If your goal is to create an XML output whose content is an imperfect and incomplete copy of the original HTML text data (i.e. with an indeterminate amount of corruption due to loss of content), then a "generic approach" for implementing what almut aptly calls the "last resort" solution is a simple regex, applied to the HTML text data:
s/[^\x00-\x7f]+//g;
That is, every byte/character outside the ASCII range will be deleted, regardless whether your perl script happens to be handling the data as bytes or as characters.
A better approach would be to understand what the character encoding of the incoming HTML data really is (and watch out for those HTML character entities that turn into non-ascii characters, like ™ é and so on). Make sure you do everything necessary to turn the text into "pure" utf8 strings (using HTML::Entities::decode_entities), and then output the XML with proper utf8 encoding, or else convert all non-ascii characters to their numeric character entities, as almut suggested above.

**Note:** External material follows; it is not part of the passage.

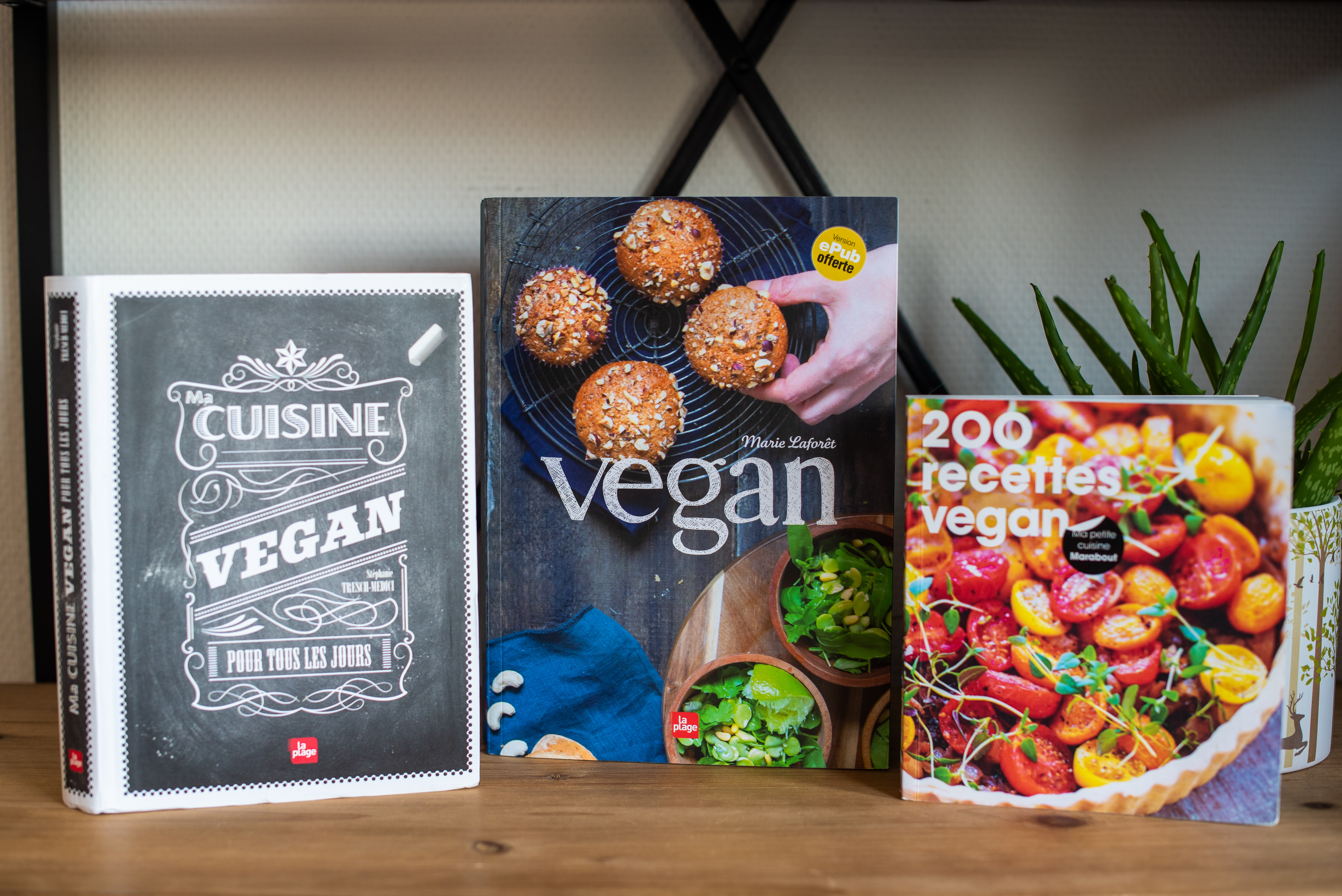 Vegan 3 Livres De Recettes Pour Demarrer Carnets Vegan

There's probably a module for converting characters to numeric entities, but the basic process is:
s/([^\x00-\x7f])/sprintf("&#%d;",ord($1))//eg;
(update: added a missing "#" in the sprintf format string)
But personally, I prefer having XML files with utf8 text in them.
In either case, perl has to know that the string contains utf8 characters, so it can treat it as (multi-byte) characters, rather than as bytes. And that means that you've read the data from a file handle using a ":utf8" IO layer, or that you've used Encode::decode to convert the text to utf8. |